* _PROBLEM DETAILS_
Beginning with the line containing "From the viewer, what" and ending with the last line of the records, set down every line exactly.

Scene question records
* * * * * * *

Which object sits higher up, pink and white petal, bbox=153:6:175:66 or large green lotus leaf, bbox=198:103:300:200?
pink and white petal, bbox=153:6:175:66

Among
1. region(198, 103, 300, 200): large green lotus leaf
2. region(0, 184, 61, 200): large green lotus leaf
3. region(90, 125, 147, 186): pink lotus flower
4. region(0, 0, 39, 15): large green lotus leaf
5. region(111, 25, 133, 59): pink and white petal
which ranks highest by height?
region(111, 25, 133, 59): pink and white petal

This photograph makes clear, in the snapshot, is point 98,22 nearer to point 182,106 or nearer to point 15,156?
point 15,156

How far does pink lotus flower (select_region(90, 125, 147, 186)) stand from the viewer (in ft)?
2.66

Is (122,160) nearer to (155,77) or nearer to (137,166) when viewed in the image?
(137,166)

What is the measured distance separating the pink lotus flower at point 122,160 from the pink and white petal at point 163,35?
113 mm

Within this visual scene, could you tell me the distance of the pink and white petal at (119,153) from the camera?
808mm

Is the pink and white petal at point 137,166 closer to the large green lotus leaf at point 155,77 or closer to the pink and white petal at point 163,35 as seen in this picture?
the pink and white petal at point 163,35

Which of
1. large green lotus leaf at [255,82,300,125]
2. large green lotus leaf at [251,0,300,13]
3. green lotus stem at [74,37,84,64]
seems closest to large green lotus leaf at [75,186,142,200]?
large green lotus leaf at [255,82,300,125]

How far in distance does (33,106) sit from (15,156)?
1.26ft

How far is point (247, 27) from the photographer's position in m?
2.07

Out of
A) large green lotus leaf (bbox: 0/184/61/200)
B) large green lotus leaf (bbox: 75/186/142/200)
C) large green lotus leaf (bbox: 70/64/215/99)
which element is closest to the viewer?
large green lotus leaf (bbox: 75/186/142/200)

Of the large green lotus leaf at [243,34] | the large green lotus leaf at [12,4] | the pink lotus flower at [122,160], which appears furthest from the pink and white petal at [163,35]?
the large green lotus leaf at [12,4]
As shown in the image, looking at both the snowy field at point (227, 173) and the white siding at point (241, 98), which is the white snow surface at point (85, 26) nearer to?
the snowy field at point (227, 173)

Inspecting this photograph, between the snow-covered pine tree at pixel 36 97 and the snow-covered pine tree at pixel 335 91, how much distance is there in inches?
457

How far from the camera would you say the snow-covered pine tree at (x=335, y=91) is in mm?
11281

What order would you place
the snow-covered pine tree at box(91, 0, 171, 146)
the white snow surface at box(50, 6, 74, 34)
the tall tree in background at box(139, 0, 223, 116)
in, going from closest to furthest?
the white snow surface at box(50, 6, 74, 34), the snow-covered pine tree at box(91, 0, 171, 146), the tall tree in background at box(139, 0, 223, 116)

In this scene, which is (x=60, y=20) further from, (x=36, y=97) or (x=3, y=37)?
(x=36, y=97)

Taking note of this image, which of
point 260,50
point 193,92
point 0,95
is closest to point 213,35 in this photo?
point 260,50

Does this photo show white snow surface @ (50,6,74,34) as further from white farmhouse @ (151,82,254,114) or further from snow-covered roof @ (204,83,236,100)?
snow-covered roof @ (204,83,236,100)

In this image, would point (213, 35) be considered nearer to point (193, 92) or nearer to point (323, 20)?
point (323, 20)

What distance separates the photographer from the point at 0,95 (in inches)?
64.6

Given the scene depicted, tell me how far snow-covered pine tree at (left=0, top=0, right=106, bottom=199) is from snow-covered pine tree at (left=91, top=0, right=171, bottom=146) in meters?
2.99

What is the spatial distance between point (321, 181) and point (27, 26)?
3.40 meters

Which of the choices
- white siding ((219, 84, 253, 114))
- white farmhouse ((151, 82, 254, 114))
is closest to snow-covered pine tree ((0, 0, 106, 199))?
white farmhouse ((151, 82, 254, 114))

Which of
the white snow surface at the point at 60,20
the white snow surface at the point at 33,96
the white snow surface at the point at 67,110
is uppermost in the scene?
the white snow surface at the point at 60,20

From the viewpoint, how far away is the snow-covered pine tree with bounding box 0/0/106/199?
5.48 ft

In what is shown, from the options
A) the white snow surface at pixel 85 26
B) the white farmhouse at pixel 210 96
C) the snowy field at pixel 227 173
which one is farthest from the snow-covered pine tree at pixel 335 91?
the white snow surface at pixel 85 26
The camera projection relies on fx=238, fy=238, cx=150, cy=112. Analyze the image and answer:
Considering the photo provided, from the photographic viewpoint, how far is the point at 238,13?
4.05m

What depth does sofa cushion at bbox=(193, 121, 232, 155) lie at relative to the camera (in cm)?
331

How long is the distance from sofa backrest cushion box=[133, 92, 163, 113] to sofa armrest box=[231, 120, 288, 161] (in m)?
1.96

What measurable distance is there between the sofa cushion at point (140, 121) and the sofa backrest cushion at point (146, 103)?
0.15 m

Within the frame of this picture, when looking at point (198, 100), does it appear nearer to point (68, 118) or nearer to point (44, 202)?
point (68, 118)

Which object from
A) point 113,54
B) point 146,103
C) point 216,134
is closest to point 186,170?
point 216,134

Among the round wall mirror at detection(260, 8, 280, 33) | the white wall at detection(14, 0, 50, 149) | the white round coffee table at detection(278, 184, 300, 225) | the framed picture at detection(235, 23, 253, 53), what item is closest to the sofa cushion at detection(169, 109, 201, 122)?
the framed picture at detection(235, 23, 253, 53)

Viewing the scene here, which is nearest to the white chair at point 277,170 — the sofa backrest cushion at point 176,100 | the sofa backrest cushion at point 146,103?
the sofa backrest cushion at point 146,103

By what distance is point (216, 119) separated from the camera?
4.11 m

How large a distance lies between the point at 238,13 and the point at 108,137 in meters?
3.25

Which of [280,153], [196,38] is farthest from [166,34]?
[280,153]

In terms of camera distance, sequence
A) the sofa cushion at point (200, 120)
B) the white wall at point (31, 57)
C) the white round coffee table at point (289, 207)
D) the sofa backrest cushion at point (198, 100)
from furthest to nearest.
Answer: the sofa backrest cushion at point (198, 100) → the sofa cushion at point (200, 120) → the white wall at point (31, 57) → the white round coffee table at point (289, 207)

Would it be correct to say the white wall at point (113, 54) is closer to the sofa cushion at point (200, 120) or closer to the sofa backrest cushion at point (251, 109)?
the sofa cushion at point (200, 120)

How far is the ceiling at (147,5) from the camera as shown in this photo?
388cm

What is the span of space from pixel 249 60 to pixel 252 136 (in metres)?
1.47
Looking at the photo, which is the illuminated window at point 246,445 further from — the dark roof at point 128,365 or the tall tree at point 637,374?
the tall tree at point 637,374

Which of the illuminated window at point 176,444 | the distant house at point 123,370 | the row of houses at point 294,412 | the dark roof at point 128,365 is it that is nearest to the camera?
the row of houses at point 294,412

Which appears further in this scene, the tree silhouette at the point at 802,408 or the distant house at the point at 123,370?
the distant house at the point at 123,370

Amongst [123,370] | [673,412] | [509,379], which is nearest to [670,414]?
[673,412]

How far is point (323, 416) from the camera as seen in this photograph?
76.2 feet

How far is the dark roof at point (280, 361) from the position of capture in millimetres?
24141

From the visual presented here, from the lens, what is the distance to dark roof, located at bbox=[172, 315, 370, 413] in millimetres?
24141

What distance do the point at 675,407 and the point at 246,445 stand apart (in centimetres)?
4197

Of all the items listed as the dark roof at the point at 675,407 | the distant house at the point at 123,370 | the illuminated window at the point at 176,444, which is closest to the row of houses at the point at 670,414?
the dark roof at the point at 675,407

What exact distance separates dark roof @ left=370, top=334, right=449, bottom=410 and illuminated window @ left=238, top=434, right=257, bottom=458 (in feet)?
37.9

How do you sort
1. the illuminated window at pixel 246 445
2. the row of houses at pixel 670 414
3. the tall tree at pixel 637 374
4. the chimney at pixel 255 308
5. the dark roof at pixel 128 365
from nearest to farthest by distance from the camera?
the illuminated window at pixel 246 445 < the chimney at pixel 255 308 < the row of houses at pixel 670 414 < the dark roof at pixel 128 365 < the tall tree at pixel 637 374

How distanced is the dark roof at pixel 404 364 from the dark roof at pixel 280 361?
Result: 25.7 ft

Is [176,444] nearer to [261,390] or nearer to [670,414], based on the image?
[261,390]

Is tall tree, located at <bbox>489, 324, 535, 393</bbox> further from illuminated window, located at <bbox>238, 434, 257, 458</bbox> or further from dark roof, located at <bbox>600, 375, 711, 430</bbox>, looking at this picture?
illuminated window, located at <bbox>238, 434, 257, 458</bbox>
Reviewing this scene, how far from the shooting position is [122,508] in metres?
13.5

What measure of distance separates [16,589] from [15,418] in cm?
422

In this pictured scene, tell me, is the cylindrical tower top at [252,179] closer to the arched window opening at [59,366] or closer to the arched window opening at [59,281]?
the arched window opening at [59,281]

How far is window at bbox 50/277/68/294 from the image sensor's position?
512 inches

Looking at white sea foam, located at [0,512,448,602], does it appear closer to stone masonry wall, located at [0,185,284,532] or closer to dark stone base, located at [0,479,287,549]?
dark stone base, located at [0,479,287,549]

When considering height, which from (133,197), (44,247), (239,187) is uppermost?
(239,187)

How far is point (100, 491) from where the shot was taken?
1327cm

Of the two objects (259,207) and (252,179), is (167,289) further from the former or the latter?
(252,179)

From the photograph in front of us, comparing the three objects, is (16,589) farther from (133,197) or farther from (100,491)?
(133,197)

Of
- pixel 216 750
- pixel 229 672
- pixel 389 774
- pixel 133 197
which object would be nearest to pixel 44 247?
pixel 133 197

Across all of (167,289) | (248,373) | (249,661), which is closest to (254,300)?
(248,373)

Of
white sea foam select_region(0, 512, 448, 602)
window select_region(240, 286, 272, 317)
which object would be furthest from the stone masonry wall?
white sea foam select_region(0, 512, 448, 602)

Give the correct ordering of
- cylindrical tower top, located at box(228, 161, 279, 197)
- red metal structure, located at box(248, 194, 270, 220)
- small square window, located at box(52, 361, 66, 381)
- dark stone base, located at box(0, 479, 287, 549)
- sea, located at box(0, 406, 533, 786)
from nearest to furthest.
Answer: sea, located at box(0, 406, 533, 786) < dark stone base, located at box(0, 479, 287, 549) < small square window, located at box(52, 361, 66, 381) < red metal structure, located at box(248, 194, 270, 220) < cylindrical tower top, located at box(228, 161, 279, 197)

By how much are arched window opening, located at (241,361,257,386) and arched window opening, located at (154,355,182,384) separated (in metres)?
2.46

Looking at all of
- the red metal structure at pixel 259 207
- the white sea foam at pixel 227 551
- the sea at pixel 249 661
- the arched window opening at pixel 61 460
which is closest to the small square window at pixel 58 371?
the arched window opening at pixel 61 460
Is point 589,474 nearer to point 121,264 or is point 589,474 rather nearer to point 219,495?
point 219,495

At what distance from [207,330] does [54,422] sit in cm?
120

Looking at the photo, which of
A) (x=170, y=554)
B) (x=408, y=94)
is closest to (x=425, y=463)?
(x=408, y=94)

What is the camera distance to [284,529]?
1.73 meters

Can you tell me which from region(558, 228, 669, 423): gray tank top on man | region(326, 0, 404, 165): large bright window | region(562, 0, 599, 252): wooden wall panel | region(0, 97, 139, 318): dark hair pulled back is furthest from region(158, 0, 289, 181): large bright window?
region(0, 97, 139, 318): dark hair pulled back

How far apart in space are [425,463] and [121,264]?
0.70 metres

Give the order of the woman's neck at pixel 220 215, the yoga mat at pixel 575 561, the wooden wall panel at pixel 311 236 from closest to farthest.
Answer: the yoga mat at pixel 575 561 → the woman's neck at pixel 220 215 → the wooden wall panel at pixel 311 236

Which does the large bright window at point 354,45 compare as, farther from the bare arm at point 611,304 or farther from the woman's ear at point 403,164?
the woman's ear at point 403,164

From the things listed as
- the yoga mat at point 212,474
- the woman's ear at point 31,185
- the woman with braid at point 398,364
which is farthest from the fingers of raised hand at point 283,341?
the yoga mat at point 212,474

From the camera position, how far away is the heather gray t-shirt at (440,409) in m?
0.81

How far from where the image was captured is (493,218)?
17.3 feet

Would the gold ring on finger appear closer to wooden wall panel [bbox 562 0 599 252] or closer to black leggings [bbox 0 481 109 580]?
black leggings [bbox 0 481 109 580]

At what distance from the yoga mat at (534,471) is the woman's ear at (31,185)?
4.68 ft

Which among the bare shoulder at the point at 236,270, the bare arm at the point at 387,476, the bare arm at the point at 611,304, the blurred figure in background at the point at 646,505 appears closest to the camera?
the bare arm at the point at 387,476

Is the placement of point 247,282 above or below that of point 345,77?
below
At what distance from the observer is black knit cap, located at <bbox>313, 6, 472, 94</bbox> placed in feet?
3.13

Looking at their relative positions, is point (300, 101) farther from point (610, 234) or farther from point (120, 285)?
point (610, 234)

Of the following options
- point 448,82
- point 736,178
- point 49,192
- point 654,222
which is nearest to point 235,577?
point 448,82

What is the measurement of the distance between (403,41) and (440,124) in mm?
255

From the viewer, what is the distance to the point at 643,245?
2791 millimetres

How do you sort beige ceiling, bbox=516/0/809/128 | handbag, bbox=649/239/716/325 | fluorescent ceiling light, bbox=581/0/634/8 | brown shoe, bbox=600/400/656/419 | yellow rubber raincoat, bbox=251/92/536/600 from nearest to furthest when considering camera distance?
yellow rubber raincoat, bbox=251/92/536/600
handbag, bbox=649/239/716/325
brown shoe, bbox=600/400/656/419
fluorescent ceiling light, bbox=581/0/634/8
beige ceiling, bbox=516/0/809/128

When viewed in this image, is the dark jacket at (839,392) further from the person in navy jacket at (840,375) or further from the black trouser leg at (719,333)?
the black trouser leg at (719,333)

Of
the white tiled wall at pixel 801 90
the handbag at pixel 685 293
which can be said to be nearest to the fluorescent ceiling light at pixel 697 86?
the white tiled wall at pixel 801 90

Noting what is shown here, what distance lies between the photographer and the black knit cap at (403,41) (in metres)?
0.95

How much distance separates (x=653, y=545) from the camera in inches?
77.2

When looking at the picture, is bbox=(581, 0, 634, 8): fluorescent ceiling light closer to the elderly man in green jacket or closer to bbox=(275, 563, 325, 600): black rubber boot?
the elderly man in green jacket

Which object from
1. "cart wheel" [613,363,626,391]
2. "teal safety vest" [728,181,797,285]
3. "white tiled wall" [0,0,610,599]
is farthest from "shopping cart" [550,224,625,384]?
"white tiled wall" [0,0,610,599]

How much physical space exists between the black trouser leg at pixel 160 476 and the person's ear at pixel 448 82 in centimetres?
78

* * * * * * *

* _ANSWER BELOW_
From the viewer, what is the distance to the point at 643,245?
2791 millimetres

How do you sort beige ceiling, bbox=516/0/809/128 | handbag, bbox=649/239/716/325 | fluorescent ceiling light, bbox=581/0/634/8 | brown shoe, bbox=600/400/656/419 | yellow rubber raincoat, bbox=251/92/536/600 from nearest to furthest when considering camera distance?
yellow rubber raincoat, bbox=251/92/536/600
handbag, bbox=649/239/716/325
brown shoe, bbox=600/400/656/419
fluorescent ceiling light, bbox=581/0/634/8
beige ceiling, bbox=516/0/809/128

When viewed in this image, is the dark jacket at (839,392) further from the person in navy jacket at (840,375) or further from the black trouser leg at (719,333)?
the black trouser leg at (719,333)

Of
the white tiled wall at pixel 801 90
the handbag at pixel 685 293
which can be said to be nearest to the fluorescent ceiling light at pixel 697 86?
the white tiled wall at pixel 801 90

Noting what is shown here, what distance lies between the photographer and the black knit cap at (403,41) (in metres)?
0.95

How much distance separates (x=653, y=545) from the camera in inches?
77.2

When looking at the picture, is bbox=(581, 0, 634, 8): fluorescent ceiling light closer to the elderly man in green jacket or closer to bbox=(275, 563, 325, 600): black rubber boot?
the elderly man in green jacket

Which object from
1. "cart wheel" [613,363,626,391]
2. "teal safety vest" [728,181,797,285]
3. "white tiled wall" [0,0,610,599]
is farthest from "shopping cart" [550,224,625,384]?
"white tiled wall" [0,0,610,599]

How much physical space exists between the black trouser leg at pixel 160 476 and the person's ear at pixel 448 82 in centimetres?
78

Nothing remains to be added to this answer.